• _THE TASKS_:
A: Answer these questions using the text on Shell and UNIX commands:
(i) Which three commands does it name as able to "choose what to process"?
(ii) What does it say calling a command from within while statements involves when the processed data is large?
(iii) Which programming language did the writer learn in order to create teip?
B: Please write the next part of the text on Shell and UNIX commands, following on from its final line.

• _TEXT PASSAGE_:
The above ways have the same problems as Answer 2 and do not preserve the integrity of the file. However, you can use a regular expression to convert the date having a proper format. But to do so, you may need to write even longer code.

Anyway, can you do the above way EASILY during logging into the server with SSH? For example, do you write the above code for every log of not only /var/log/secure but also Apache, etc.? This is not a one-liner, but a script, and it will kill your SSH session while you're staring at Stack Overflow.

Problems between Shell and UNIX commands

The question exposes the weakness of the Shell and UNIX commands.

Problem 1

Typical UNIX commands are connected using Shell's pipes.

  • The command takes the ENTIRE standard input and processes it.
  • The pipe passes the ENTIRE standard input to the command.

That's why Shell is called a "glue language" sometimes. This idea is very powerful, but at the cost of it, each command cannot "choose what to process". As a result, most commands cannot handle the files or the input "partially".

Problem 2

On the other hand, some commands can "choose what to process". They are sed, awk, perl, etc. In other words, if the solution requires partial modification of the data, you have to use those interpreters.

Also, when using these commands, "choose what to process" and "process the data" must be done in the same world provided by the command.

## Choose the lines between particular two lines (one includes AAA, another one includes BBB)
## ..and modify the chosen lines.
... | sed '/AAA/,/BBB/{ s/hoge/fuga/g }'

## Choose 1st, 3rd columns
## ..and modify them
... | awk '{gsub("A","B",$1);gsub("B","C",$3);print}'

## Choose the part matched with the regex
## ..and modify the part
... | perl -nle '/^(......)(...)/; $a=$1;$b=$2; $b =~ s/./@/g; print "$a$b"'

That forces you to make a "script" (that is no longer the "one-liner" in many cases). Because in this world, you have to follow the restriction of the interpreter.

Problem 3

There is a way to create the one-liner as simply as possible without involving the above complications. It's calling the command from within the while statements or the interpreter.

But this way exposes another problem. If the processed data is large, it involves a lot of forks of processes like Answer 1. It may extremely impair the performance as mentioned above.

teip: Masking-tape for Shell

When I was thinking about the above issue, I thought...

"""
Isn't there a way to specify the area to be glued when gluing commands together?
Wouldn't the problems be simpler if we had something like "Masking tape" for example?
"""

As far as I could find, there was no command for such a mechanism.
So I took a long break to learn Rust and created a command called teip (called "téɪp", I assume).

Let's quickly show you the solution using the teip command.
This question can be solved as follows.

$ cat test_secure | teip -c 1-15 -- date -f- +%s
...
1590463166 localhost sshd[17872] Disconnected from 192.0.2.78 port 29864 [preauth]
1590463270 localhost sshd[17927] Invalid user amavis1 from 192.0.2.148 port 53364
...

Scene-based reasoning records:

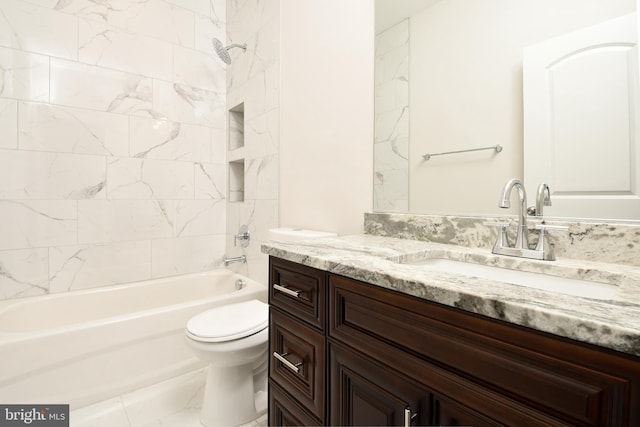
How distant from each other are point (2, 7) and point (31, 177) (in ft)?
3.17

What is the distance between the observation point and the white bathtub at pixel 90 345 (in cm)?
138

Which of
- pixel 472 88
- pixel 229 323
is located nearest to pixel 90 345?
pixel 229 323

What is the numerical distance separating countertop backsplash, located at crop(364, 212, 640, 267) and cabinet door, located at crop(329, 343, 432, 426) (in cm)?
61

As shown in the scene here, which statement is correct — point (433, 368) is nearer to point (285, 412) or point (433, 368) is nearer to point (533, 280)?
point (533, 280)

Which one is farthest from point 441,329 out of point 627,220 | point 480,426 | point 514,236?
point 627,220

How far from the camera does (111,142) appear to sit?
83.5 inches

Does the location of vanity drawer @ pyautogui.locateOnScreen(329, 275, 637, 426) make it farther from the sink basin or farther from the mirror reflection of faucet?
the mirror reflection of faucet

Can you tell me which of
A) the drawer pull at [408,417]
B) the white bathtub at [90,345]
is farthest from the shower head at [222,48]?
the drawer pull at [408,417]

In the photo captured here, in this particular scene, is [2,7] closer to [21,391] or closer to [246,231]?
[246,231]

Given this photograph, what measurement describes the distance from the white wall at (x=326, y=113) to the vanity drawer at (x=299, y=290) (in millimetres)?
608

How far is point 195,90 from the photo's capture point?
246cm

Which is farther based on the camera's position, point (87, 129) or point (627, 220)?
point (87, 129)

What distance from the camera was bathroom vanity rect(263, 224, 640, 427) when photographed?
44 cm

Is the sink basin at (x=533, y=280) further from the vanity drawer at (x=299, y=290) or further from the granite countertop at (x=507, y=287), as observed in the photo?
the vanity drawer at (x=299, y=290)
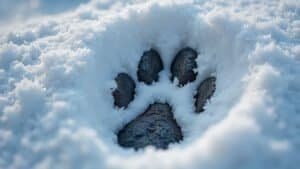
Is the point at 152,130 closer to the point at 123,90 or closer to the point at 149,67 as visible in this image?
the point at 123,90

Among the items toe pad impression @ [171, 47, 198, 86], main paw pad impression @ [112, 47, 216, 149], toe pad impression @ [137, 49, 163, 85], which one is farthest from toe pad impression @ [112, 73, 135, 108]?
toe pad impression @ [171, 47, 198, 86]

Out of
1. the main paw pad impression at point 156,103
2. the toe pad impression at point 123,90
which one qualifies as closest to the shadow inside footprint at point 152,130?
the main paw pad impression at point 156,103

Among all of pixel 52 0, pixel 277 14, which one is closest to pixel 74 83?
pixel 277 14

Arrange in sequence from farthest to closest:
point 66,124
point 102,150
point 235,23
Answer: point 235,23 → point 66,124 → point 102,150

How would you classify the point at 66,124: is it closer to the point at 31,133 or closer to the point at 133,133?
the point at 31,133

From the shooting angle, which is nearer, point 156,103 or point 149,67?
point 156,103

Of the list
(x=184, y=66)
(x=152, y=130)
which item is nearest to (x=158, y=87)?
(x=184, y=66)

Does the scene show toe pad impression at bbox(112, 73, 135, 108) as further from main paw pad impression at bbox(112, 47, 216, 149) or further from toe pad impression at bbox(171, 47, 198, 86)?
toe pad impression at bbox(171, 47, 198, 86)
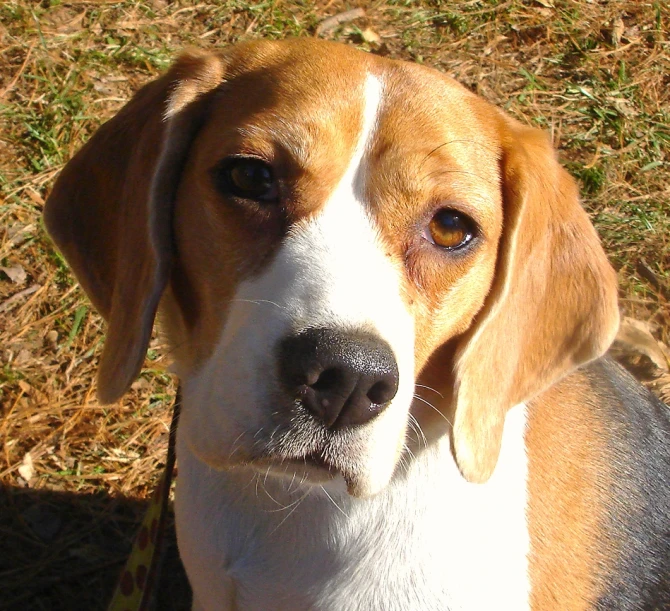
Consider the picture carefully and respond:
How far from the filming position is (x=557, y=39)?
6195 mm

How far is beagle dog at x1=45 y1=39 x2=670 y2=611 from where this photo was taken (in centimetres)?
219

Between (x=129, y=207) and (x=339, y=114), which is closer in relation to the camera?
(x=339, y=114)

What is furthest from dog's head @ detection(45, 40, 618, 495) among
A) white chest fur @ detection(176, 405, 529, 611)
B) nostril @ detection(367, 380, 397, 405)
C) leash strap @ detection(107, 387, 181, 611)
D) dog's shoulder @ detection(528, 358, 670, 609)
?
leash strap @ detection(107, 387, 181, 611)

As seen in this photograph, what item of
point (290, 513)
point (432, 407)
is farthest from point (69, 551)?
point (432, 407)

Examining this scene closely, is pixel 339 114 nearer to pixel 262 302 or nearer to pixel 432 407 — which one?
pixel 262 302

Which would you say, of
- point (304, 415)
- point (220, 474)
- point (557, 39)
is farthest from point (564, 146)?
point (304, 415)

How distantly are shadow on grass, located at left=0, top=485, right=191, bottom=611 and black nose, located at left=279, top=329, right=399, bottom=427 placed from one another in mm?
2636

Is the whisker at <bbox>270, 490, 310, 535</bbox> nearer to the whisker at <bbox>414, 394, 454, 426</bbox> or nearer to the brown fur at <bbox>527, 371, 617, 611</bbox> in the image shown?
the whisker at <bbox>414, 394, 454, 426</bbox>

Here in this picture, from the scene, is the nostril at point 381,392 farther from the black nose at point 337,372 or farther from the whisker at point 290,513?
the whisker at point 290,513

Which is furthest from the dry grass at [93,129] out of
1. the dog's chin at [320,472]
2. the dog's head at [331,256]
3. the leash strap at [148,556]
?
the dog's chin at [320,472]

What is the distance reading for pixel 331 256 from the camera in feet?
7.29

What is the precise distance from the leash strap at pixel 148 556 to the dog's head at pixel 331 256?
633 millimetres

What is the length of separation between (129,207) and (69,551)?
2397 mm

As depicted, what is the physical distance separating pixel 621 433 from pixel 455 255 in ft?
3.86
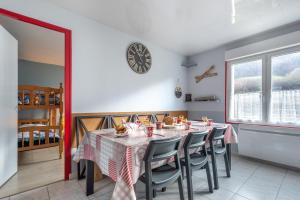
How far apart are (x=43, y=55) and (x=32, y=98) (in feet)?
2.37

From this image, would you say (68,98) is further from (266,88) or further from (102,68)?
(266,88)

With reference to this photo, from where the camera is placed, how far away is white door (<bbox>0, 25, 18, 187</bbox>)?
200 centimetres

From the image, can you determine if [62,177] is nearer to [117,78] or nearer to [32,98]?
[32,98]

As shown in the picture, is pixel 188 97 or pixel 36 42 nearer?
pixel 36 42

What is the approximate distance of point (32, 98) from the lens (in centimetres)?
251

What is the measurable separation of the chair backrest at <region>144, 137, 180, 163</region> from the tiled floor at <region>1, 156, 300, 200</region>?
746mm

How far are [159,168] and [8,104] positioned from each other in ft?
7.20

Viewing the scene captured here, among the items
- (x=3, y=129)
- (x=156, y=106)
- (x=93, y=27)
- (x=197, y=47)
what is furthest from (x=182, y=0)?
(x=3, y=129)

• _RESPONSES TO THE TASKS_:
A:
(i) sed, awk and perl
(ii) A lot of forks of processes
(iii) Rust

B:
It's quite simple, isn't it?

This command cuts out only 15 characters from the beginning of the input and passes it to the date command. That is, the string after 15 characters is not visible to the date command (that part is covered by masking tape and the glue is ineffective). Then, teip replace those 15 characters with the result of the date command.

The integrity of the data? Good question. When any inconsistency occurs, teip will print the error and terminate the operation.
See the manual in detail.

Besides, the above example is the simplest one. If you match the datetime using a regular expression like the one below, you won't get any data inconsistencies in this example.

$ cat /var/log/secure | teip -og '^[A-Z]\w\w +\d\d? \d\d:\d\d:\d\d' -- date -f- +%s

Are you worried about the speed? This is also a good question.
Now let's measure it.

$ sudo sh -c 'echo 3 > /proc/sys/vm/drop_caches' ## Clear page cache
$ time cat test_secure | teip -og '^[A-Z]\w\w +\d\d? \d\d:\d\d:\d\d' -- date -f- +%s | pv >/dev/null
94.9MiB 0:00:08 [11.6MiB/s] [...]

real    0m8.185s
user    0m2.791s
sys     0m0.353s

$ sudo sh -c 'echo 3 > /proc/sys/vm/drop_caches'
$ time cat test_secure | awk -F'[ :]+' '{m=(index("JanFebMarAprMayJunJulAugSepOctNovDec",$1)+2)/3;s = mktime(2020" "m" "$2" "$3"
"$4" "$5);$2="";$3="";$4="";$5="";$1=s;print }' | awk '{$1=$1;print}' | pv >/dev/null
93.3MiB 0:00:09 [9.44MiB/s] [...]

real    0m9.889s
user    0m9.614s
sys     0m2.452s

$ sudo sh -c 'echo 3 > /proc/sys/vm/drop_caches'
$ time cat test_secure | perl -MTime::Piece -anle 'my $t = Time::Piece->strptime("$F[0] $F[1] $F[2] 2020", "%b %d %H:%M:%S %Y");p
rintf $t->epoch; print " @F[3..$#F]";' | pv > /dev/null
94.8MiB 0:00:13 [7.15MiB/s] [...]

real    0m13.290s
user    0m12.807s
sys     0m0.391s
  • teip + date : 8.185s
  • awk : 9.889s
  • perl : 13.290s

As you can see, teip is faster than all the other examples in my environment. As you'll see later, teip is a very high performer.

What teip technically does?

Please check README.md for more information.

How useful?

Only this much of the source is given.